Istruzione >> Indica il nome del cane che, secondo il testo su San Filippo Neri, Filippo portava al guinzaglio per Roma.

Nella lunga storia dell’agiografia della Chiesa di Cristo troviamo santi e sante di ogni specie, di ogni lingua e nazione, uomini e donne, grandi e piccoli, ricchi e poveri, dotti e ignoranti, clero e laici, personaggi seri e tuttavia santi, e altri meno seriosi anzi giocosi e tuttavia santi. Tutti naturalmente accomunati da un grande, travolgente e appassionato amore a Dio, che non poche volte è arrivato fino al martirio, e da un altrettanto e parallelo amore al prossimo, sempre nella scia e nella prospettiva dell’amore a Dio, che li guidava, li aiutava e li sosteneva sempre.
In questo panorama di santità cattolica, tra i santi gioiosi e giocosi spicca una stella di prima grandezza: San Filippo Neri. Fiorentino di nascita, vi rimase pochi anni, romano di adozione per quasi tutta la vita.

Fin da ragazzo era chiamato Pippo, ma per chi lo conosceva in profondità era semplicemente Pippo Buono. Anche la sorella Elisabetta riferì che questo soprannome gli fu dato proprio per il suo carattere buono e altruista. Gli rimarrà tutta la vita, perché rimase buono sempre. Altro particolare importante: ancora vivente girava già un volumetto su di lui dal titolo Philippus sive de laetitia christiana. Filippo ovvero della letizia cristiana. Un vero programma di vita, no?

Filippo poi era tanto umile (e quindi santo) che si riteneva anche indegno di diventare sacerdote. Lo diventò in seguito dopo tante insistenze (nel 1551). Al Papa Gregorio XIII che lo voleva addirittura fare cardinale di Santa Romana Chiesa, con tutti i gli onori e privilegi annessi e connessi. Filippo rispose di sì, ma ad una condizione che il momento l’avrebbe scelto lui stesso. Facile capire che il Papa morì... aspettando quel sì che non arrivò mai.

Le tue Indie sono a Roma

Per alcuni aspetti possiamo considerare Filippo come un santo molto moderno (o post moderno?). Aveva infatti il gusto della libertà, dell’aria aperta, amava la natura e quando poteva rimaneva a lungo in contemplazione della creazione. Era anche amico degli animali. Per un po’ di tempo tenne una gatta e alcuni uccellini in una gabbia sempre aperta.

Per anni poi a Roma fu visto girare con un cane al guinzaglio, un bastardino di nome Capriccio appartenente ad un cardinale, ma che un giorno non volle più ritornare dal padrone, rimase con Filippo, forse conquistato, anch’esso, dalla sua bontà e giovialità.
Anche questo è strano ma vero. Nella sacrestia Filippo teneva anche cagnolini e uccellini, e prima della celebrazione giocherellava con loro per... distrarsi un po’, perché, se si concentrava e pensava subito alla Messa da celebrare c’era il “pericolo” di... entrare già in estasi. Roba da santi sul serio!

Materiale fornito >>
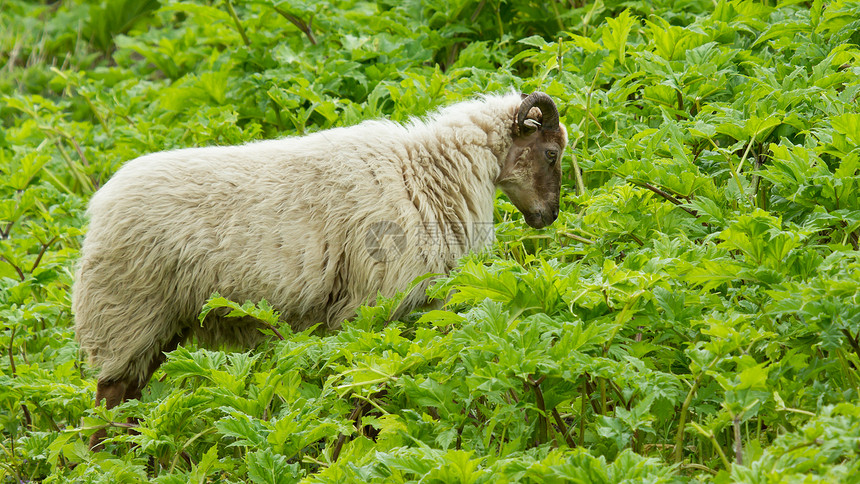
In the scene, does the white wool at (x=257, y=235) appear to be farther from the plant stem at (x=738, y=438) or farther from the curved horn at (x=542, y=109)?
the plant stem at (x=738, y=438)

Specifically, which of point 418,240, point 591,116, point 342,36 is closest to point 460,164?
point 418,240

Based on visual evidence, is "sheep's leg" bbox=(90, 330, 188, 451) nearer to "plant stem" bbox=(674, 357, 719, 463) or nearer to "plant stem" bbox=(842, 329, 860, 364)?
"plant stem" bbox=(674, 357, 719, 463)

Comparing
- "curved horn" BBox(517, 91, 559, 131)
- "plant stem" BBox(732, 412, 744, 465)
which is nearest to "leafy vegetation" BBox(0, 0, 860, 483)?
"plant stem" BBox(732, 412, 744, 465)

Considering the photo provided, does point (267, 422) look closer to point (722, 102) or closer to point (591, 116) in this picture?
point (591, 116)

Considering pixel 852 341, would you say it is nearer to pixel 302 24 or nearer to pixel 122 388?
pixel 122 388

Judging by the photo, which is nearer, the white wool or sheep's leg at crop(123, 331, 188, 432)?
the white wool

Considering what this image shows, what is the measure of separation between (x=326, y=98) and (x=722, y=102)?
273 centimetres

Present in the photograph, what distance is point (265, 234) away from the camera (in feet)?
14.9

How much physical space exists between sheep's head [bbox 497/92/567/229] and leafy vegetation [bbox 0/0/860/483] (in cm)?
14

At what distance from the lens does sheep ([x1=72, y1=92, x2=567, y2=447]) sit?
445 centimetres

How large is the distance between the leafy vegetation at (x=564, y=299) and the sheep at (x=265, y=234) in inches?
7.9

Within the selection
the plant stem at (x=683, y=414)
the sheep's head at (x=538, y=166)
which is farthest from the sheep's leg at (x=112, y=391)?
the plant stem at (x=683, y=414)

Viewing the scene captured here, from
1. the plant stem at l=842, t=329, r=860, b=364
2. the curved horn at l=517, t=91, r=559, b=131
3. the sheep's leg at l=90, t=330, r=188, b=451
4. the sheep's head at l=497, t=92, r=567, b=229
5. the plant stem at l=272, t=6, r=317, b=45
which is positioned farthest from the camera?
the plant stem at l=272, t=6, r=317, b=45

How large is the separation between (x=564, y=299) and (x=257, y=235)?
1947 millimetres
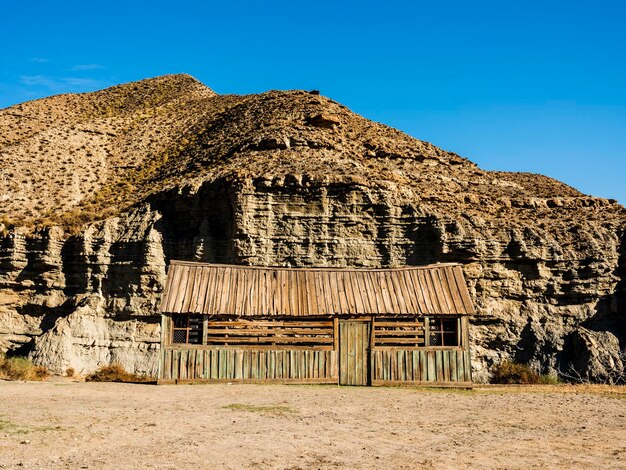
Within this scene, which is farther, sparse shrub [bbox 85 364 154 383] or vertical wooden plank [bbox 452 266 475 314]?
sparse shrub [bbox 85 364 154 383]

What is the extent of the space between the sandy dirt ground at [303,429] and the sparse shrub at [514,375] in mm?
9288

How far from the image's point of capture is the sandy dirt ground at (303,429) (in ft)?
32.4

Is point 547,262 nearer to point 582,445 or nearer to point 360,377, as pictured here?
point 360,377

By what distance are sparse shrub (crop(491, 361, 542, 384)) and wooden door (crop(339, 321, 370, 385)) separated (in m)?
10.4

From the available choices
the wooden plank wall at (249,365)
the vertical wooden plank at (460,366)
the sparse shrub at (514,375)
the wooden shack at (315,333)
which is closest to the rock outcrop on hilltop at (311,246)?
the sparse shrub at (514,375)

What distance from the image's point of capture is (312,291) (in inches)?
886

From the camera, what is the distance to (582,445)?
1134cm

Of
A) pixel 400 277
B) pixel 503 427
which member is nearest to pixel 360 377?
pixel 400 277

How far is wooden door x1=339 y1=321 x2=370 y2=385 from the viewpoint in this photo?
2109 cm

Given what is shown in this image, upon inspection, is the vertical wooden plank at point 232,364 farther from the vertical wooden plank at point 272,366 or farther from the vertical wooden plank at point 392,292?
the vertical wooden plank at point 392,292

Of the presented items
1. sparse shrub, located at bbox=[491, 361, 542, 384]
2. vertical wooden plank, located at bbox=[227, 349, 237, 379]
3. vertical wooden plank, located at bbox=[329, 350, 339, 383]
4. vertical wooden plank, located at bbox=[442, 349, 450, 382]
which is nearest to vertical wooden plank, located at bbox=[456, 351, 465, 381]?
vertical wooden plank, located at bbox=[442, 349, 450, 382]

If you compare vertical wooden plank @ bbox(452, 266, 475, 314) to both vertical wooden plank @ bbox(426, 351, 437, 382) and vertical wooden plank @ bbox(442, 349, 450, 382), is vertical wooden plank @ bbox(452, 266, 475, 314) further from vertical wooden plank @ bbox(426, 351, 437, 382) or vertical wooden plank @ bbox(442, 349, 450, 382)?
vertical wooden plank @ bbox(426, 351, 437, 382)

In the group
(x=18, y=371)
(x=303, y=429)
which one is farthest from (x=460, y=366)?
(x=18, y=371)

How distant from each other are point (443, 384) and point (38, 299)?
25.8 metres
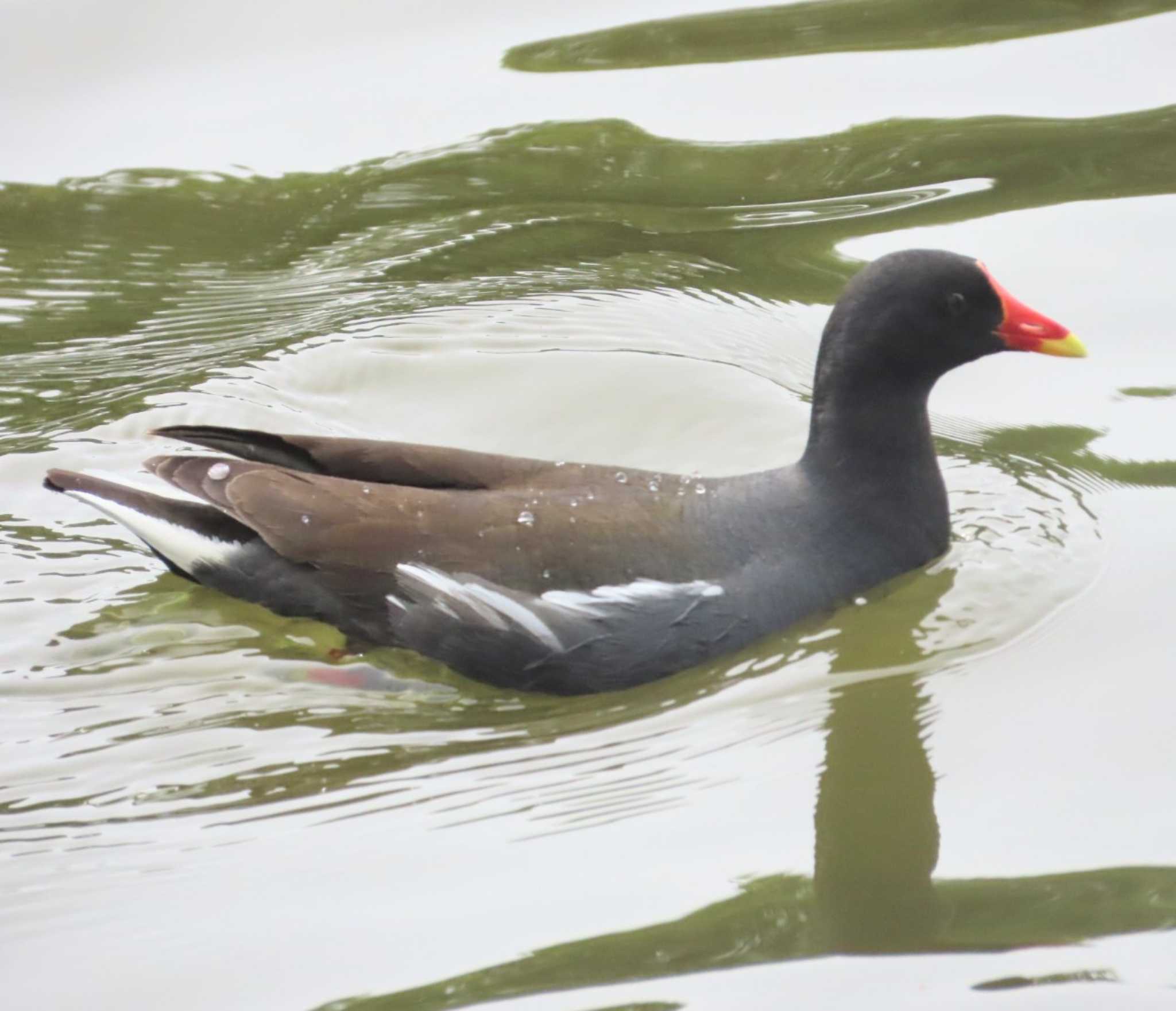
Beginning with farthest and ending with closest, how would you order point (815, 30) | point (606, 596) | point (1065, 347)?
point (815, 30) → point (1065, 347) → point (606, 596)

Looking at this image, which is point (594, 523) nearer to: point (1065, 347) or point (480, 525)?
point (480, 525)

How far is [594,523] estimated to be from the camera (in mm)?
4844

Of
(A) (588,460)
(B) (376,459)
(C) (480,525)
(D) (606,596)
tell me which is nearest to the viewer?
(D) (606,596)

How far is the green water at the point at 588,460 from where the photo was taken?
377 centimetres

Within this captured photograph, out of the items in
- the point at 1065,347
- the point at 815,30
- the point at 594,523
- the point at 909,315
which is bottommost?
the point at 594,523

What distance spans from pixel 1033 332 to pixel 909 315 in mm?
392

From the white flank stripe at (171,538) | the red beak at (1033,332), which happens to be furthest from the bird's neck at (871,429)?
the white flank stripe at (171,538)

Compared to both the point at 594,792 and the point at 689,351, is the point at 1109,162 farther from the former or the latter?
the point at 594,792

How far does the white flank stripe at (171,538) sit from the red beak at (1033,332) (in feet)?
7.61

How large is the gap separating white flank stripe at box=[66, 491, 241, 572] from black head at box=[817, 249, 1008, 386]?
1.84 meters

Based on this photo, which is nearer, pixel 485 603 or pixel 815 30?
pixel 485 603

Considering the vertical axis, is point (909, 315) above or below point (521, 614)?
above

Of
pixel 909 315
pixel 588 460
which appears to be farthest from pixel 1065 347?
pixel 588 460

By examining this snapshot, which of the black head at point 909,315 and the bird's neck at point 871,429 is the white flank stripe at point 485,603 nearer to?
the bird's neck at point 871,429
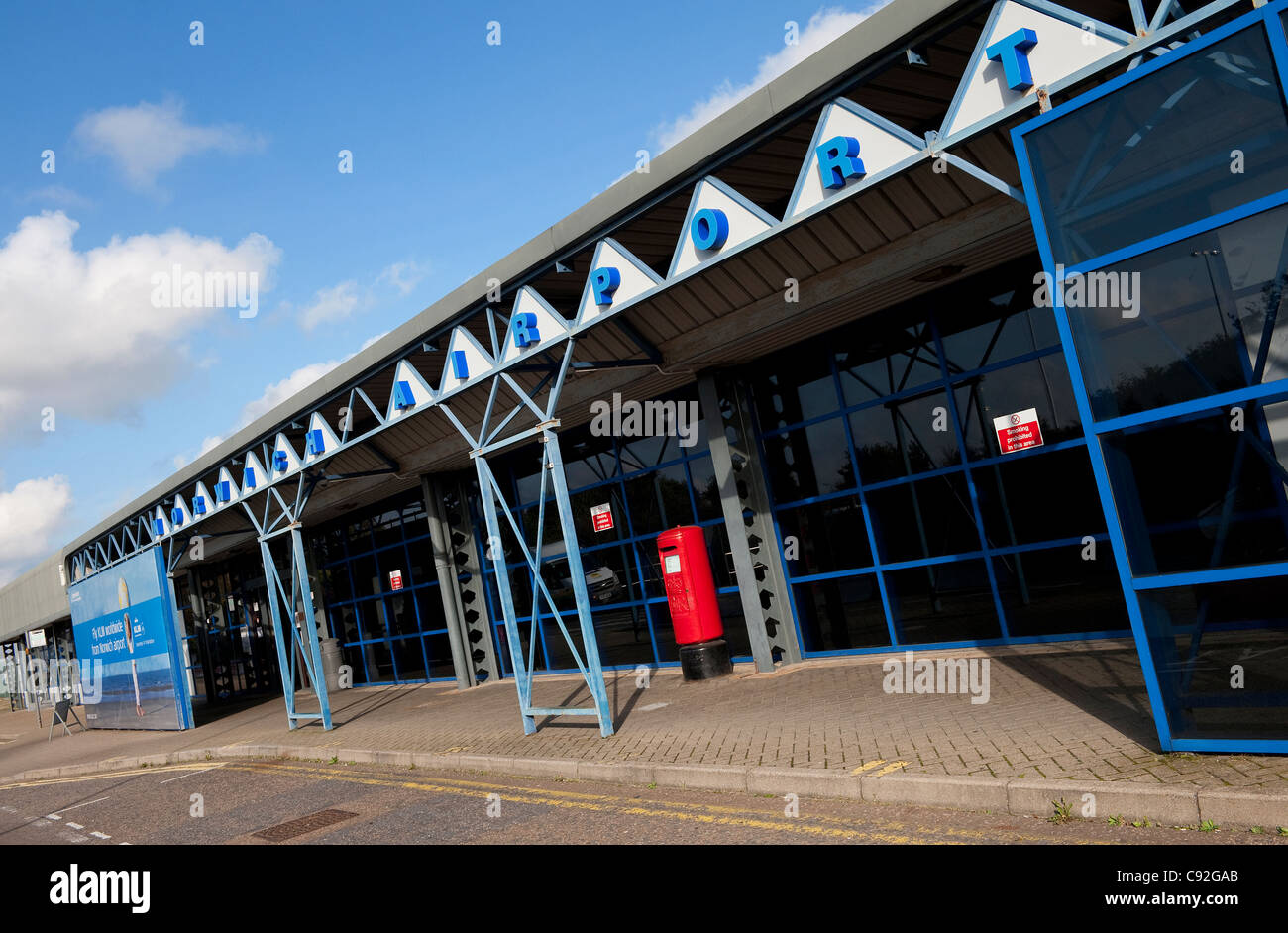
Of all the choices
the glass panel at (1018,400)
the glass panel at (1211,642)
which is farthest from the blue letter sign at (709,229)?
the glass panel at (1211,642)

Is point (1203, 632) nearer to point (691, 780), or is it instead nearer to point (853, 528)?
Result: point (691, 780)

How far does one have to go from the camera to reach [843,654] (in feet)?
38.1

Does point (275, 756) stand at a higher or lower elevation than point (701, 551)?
lower

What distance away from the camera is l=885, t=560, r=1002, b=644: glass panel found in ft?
33.7

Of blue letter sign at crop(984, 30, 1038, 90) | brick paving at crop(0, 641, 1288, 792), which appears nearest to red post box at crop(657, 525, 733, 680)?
brick paving at crop(0, 641, 1288, 792)

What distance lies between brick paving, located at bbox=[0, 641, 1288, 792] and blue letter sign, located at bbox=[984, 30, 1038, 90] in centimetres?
412

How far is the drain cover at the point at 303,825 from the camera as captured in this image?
26.2 feet

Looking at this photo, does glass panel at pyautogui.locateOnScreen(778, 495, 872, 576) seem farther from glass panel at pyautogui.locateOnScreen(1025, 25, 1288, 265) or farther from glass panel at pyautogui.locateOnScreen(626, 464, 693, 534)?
glass panel at pyautogui.locateOnScreen(1025, 25, 1288, 265)

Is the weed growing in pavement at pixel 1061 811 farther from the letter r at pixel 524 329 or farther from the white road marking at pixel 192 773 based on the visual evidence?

Risposta completa >> Il cane si chiamava Capriccio.